The Malta Independent 21 September 2019, Saturday

Force of reason

Godfrey Farrugia Tuesday, 20 August 2019, 12:03 Last update: about 2 months ago

For the past six years, Prime Minister Joseph Muscat has been playing at being Malta’s knight in shining armour, who has our country’s good at heart.

I was one of those who believed, worked for and built up credibility so that the Malta Tagħna Lkoll concept could take off. Everybody heard about it, and everybody knows just how much the significance of this call was blown away in the wind, less than a year after Muscat’s government took office.

Today, we have a government with an unprecedented absolute majority, boasting about the economic boom, the surplus, and full employment. In my opinion, this behaviour is nothing more than Neo-Liberal politics, focused only on turnover, which has changed everything and everybody into numbers and statistics interpreted in such a way that doesn’t recognise the real capital of our country and the real feel-good feeling that every family should have.

We’re scraping the bottom. So much so that we’ve now started arguing in favour of having plants and against trees and against everything that exists in the collective memory of so many of us.

It is because of this mentality that we are losing the force of reason and have become an amoral society. We have ended up poorer in thought, and to make matters worse, although we know that the bad is being portrayed as good, we still close our eyes, afraid of expressing our opinions. This is a changed society, manipulated into a poorer one, albeit richer in numbers. The Gross Domestic Product (GDP) does not a man make. It can never guarantee a better life, more so when the model used is one based on development.

In my opinion, it is Muscat’s leadership itself that is poor. This poverty is his doing: mental poverty, poverty of reason, and lack of serenity, controlled by a compromised media that does not broadcast impartially.

This is a government with a greed for power because it has things to hide while also helping to destroy the Nationalist Party in Opposition. This is precisely the scenario where governance is employed with strategy, cautiously and meticulously. As for the rest, we all know what the lack of good governance in various other sectors brings.

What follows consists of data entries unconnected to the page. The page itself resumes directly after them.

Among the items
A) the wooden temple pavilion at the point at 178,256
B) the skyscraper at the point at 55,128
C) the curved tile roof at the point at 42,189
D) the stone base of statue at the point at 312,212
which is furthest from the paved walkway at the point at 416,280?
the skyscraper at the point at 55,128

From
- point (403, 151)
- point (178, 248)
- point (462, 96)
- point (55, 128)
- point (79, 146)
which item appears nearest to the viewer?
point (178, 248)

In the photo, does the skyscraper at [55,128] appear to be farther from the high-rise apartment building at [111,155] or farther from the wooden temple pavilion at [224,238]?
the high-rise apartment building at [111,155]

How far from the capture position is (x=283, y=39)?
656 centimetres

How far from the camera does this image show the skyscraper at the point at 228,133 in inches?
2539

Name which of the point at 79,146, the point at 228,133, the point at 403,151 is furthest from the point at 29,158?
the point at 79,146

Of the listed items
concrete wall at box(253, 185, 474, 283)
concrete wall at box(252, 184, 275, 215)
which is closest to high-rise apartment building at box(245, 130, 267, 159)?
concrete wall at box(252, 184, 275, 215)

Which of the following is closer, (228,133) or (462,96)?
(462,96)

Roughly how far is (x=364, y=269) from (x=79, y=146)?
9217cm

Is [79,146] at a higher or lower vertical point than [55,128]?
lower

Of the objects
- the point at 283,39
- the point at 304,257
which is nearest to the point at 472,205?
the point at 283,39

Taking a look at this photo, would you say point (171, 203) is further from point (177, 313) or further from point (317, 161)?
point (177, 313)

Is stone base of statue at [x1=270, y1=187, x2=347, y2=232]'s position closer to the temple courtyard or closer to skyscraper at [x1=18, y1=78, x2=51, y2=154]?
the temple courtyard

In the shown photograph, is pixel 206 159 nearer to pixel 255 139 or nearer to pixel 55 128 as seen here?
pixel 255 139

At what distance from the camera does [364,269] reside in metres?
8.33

This government was elected on its call to fix the wrong doings, but this did not happen. Not only, our country has lost its soul.

On Sunday 11th was the first time after a long time that the word “poor” was uttered by Muscat. Usually, his weekend sermons give him the appearance of Mr Positive standing high on a pedestal. However, it appears that this time Muscat has realised, or has been told, that the polls are showing that he’d better change his tune because otherwise he’s going to appear cut off from the people.

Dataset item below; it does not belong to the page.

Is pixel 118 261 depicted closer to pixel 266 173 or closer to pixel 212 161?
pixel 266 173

So we’ve ended up kneading “poverty” into the reality that we have to “fight” together. I note the plural in his speech. It’s usually what he, as Prime Minister, is going to do, and what he wants to see in Malta, and so on. So I ask: Whose fault is it that material poverty, social poverty and intellectual poverty exist around us?

One should also note that when it suits him, Joseph Muscat behaves as if he’s more of a super Liberal Prime Minister than Milton Friedman who had won the Nobel Prize in 1976, and when it suits him, he plays the part of a bigger socialist than Dom Mintoff. What is certain is that he has placed himself at the centre of the economy and made it his own, and has encouraged the call of the seventies: “We’re invincible with …. as leader” and that he is ‘invictus’. This bears scrutiny.

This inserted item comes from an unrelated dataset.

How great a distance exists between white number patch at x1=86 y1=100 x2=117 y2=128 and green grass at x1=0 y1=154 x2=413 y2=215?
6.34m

This is Joseph Muscat’s labour government. The social soul that the Malta Labour Party was famous for has been set aside and nowadays he’s telling us that we have to fight all sorts of poverty ourselves, when the responsibility falls on the government.

We’ve ended up with the rich getting richer and the poor getting poorer. The rich are reigning because the GDP is still growing.

Remember that even this era of economic boom will end. Nothing is infinite and it is necessary to put aside some money for rainy days.

This is a country sickened by mediocrity and up to now it appears that there isn’t a choice between Joseph Muscat’s Labour Party and Adrian Delia’s Nationalist Party to save this country.

I am convinced that not everybody has swallowed the bait and I will keep hoping and working for what is right, because my country is truly in my heart.